Miele, who works at a local travel agency, showed the photo to fellow guests at a 2012 New Year’s Eve party. One guest happened to be an American Greetings employee, who proposed that Dexter be featured on its products.
That involved having Dexter participate in a photoshoot, an activity for which he was ill-prepared.
“The first one was horrible,” Miele said, adding that Dexter acted like a stubborn child. “He doesn’t listen. He’s a brat.”
Miele hired an animal trainer for Dexter, and later photoshoots went better, she said. But Miele acknowledged she’s since let Dexter slip back into his bad habits.
Even so, Dexter appeared to be on his best behavior when West Life visited him at his West 223rd Street home recently. Although Miele said Dexter is often nervous with people he doesn’t know well, he came across as very friendly.
Audrey Jones, a photographer with American Greetings, said Dexter has become more agreeable to the demands of being a model.
“We just dress him up in a bunch of accessories,” Jones said of the process.
The pairing of Dexter and American Greetings is a great match, Jones said, because animals are the top subject for their cards, and extreme expressions are easy to write to.
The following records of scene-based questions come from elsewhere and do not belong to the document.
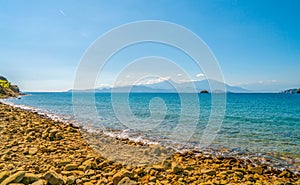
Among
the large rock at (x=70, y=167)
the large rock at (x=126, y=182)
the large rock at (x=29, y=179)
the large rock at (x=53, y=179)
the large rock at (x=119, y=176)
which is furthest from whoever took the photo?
the large rock at (x=70, y=167)

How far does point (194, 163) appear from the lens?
760cm

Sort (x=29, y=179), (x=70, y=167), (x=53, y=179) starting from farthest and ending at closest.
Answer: (x=70, y=167), (x=53, y=179), (x=29, y=179)

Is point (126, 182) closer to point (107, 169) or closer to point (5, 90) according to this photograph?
point (107, 169)

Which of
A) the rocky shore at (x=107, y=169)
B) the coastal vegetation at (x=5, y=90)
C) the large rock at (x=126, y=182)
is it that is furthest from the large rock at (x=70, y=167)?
the coastal vegetation at (x=5, y=90)

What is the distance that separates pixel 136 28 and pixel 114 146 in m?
6.35

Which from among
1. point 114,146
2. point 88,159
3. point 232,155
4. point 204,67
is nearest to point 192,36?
point 204,67

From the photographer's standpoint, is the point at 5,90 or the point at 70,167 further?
the point at 5,90

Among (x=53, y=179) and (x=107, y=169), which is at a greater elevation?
(x=53, y=179)

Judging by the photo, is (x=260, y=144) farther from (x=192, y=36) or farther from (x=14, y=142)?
(x=14, y=142)

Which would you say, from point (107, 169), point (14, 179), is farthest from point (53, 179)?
point (107, 169)

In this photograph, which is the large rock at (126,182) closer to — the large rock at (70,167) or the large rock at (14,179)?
the large rock at (70,167)

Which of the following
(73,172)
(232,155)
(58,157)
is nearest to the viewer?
(73,172)

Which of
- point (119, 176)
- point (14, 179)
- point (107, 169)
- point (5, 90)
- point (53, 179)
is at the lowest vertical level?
point (107, 169)

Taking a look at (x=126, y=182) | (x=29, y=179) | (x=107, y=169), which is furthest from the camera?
(x=107, y=169)
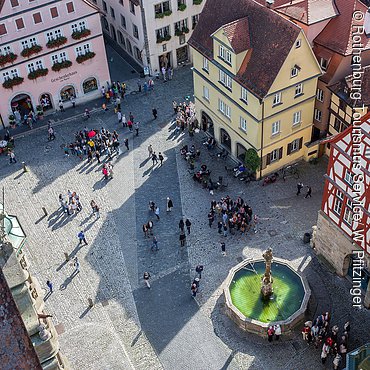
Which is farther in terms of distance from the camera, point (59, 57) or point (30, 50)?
point (59, 57)

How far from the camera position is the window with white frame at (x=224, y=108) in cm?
5241

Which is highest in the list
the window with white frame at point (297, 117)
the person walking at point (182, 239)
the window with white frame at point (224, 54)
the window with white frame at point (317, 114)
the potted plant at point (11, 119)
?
→ the window with white frame at point (224, 54)

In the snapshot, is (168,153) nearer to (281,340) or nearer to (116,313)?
(116,313)

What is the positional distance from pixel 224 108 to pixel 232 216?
1024 centimetres

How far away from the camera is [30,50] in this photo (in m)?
57.5

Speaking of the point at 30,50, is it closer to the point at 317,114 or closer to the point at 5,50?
the point at 5,50

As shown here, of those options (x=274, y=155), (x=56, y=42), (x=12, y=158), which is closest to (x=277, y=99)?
(x=274, y=155)

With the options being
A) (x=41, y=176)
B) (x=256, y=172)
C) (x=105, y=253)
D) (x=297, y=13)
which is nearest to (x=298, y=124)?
(x=256, y=172)

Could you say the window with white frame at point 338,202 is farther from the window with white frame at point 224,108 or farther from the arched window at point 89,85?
the arched window at point 89,85

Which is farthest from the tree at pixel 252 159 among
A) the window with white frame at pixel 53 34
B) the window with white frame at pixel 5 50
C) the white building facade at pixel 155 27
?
the window with white frame at pixel 5 50

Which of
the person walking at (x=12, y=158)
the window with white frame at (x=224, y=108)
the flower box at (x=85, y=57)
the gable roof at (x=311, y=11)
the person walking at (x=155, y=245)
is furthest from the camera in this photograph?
the flower box at (x=85, y=57)

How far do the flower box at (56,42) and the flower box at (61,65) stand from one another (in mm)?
1873

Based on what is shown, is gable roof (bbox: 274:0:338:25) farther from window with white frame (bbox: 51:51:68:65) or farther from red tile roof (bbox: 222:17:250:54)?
window with white frame (bbox: 51:51:68:65)

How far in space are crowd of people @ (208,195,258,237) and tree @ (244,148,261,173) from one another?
3193mm
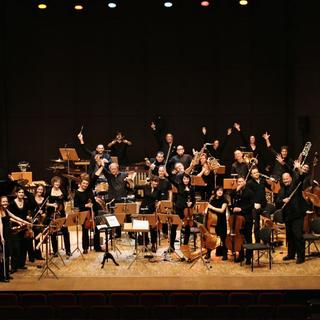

On some cards, American Greetings exaggerates the facial expressions using Photoshop. But that’s not necessary with Dexter.
“Now that we actually found a dog whose eyes look like that, people think we’ve Photoshopped them,” she said.
Cards featuring Dexter have sold well for American Greetings, Jones said. So far, he’s been featured on five cards – including ones for Valentine’s Day and Christmas.
Dexter’s modeling career, though, “barely pays the vet’s bills,” Miele said. She’s looked into getting the dachshund an agent.
For now, Miele takes Dexter to local animal charity events. He won the “most handsome dog” title at Fairview Park Summerfest two years ago, she said.
Miele’s dream is for Dexter to be the star of an animated film. Story topics could include his adventures with his doggy wife, Chelsea, and Logan, the family cat. All get along very well, Miele said.
She’d also like to see her dog become as huge an Internet sensation a Grumpy Cat. Dexter currently has many followers, particularly children, on Facebook and Instagram.
“People just really get a laugh out of him,” she said.